Please keep in mind that there are many other factors beside airway considerations that affect dental-facial development (ie. genetics, muscular tone, tooth and jaw sizes, allergies etc). There for addressing just these airway interferences will not always guarantee correction of dento-facial problems. However, if airway interferences are eliminated before facial growth is completed, a suitable environment will be establishes to promote a more normal development of the orofacial structures. This can eliminate or simplify the need for extensive orthodontic treatment. Also in cases where airway interferences have been eliminated, relapse of orthodontic treatment is greatly reduced. The results include not only a more stable dentition and bite, but also a more pleasing facial appearance for your child.

 


References

The following professional references have been provided for you and your medical practitioner if they would like to know more about the effects of airway obstruction upon facial growth.

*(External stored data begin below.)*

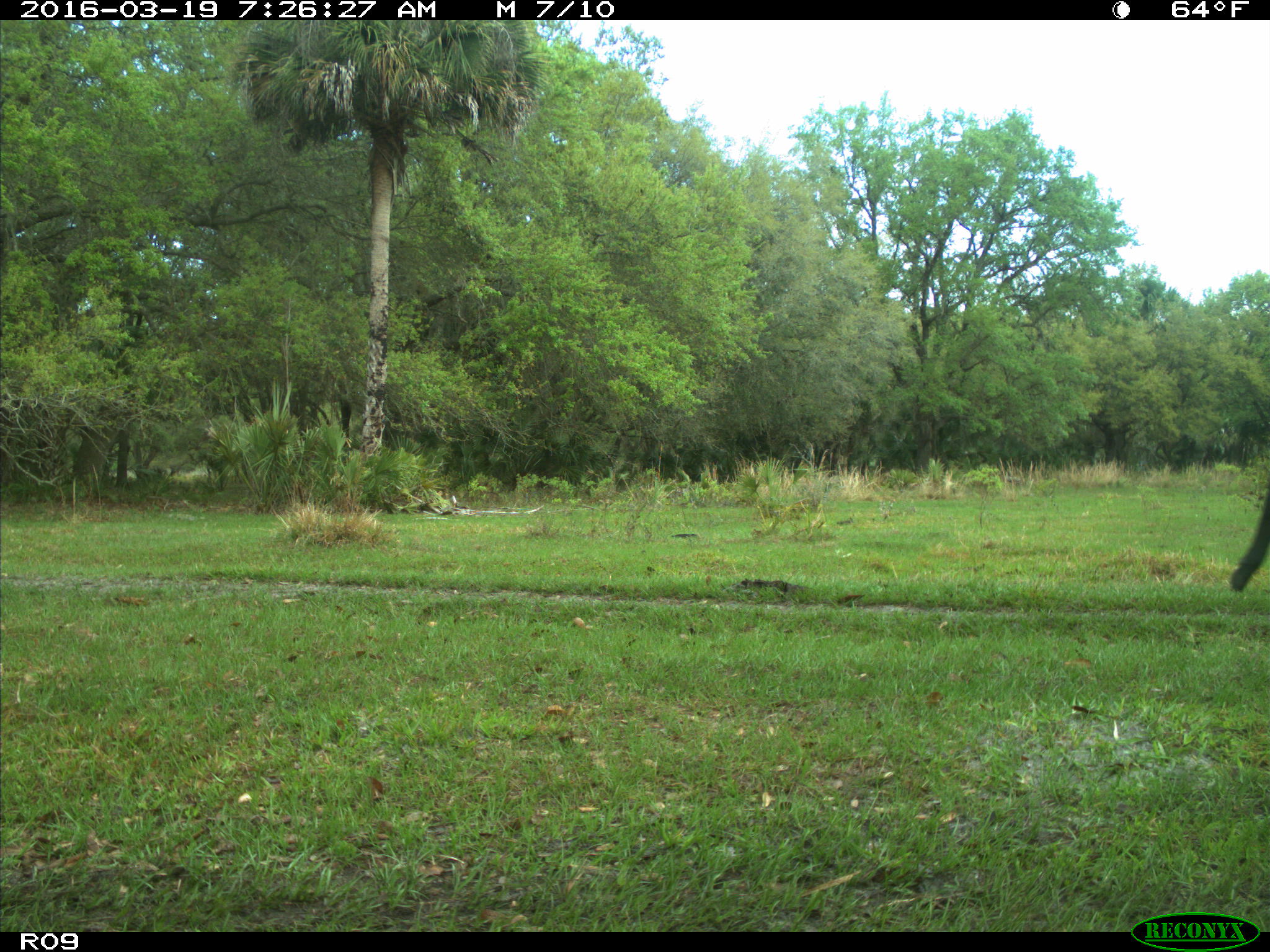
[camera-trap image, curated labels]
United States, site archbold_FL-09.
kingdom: Animalia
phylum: Chordata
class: Mammalia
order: Artiodactyla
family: Bovidae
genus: Bos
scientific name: Bos taurus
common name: domestic cow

  1. McNamara, J.A. and Ribbens, K.A. eds., 1979. Naso-respiratory function and craniofacial growth (Vol. 9). Center for Human Growth and Development, University of Michigan.
  2. Linder-Aronson, S., Woodside, D.G. and Lundströ, A., 1986. Mandibular growth direction following adenoidectomy. American journal of orthodontics, 89(4), pp.273-284.
  3. Shapiro, P.A., 1988. Effects of nasal obstruction on facial development. Journal of Allergy and Clinical Immunology, 81(5), pp.967-971.
  4. Meredith, G.M., 1988. Airway and dentofacial development. American Journal of Rhinology, 2(1), pp.33-41.
  5. Richter, H.J., 1987. Obstruction of the pediatric upper airway. Ear, nose, & throat journal, 66(5), p.209.
  6. Petit, H., 1987. Upper airway problems and pre-orthodontic orthopedics. Ear, nose, & throat journal, 66(6), p.228.
  7. Gray, L.P., 1987. Rapid maxillary expansion and impaired nasal respiration. Ear, nose, & throat journal, 66(6), p.248.
  8. Timms, D.J., 1990. Rapid maxillary expansion in the treatment of nocturnal enuresis. The Angle Orthodontist, 60(3), pp.229-233.
  9. Timms, D.J., 1987. Rapid maxillary expansion in the treatment of nasal obstruction and respiratory disease. Ear, nose, & throat journal, 66(6), p.242.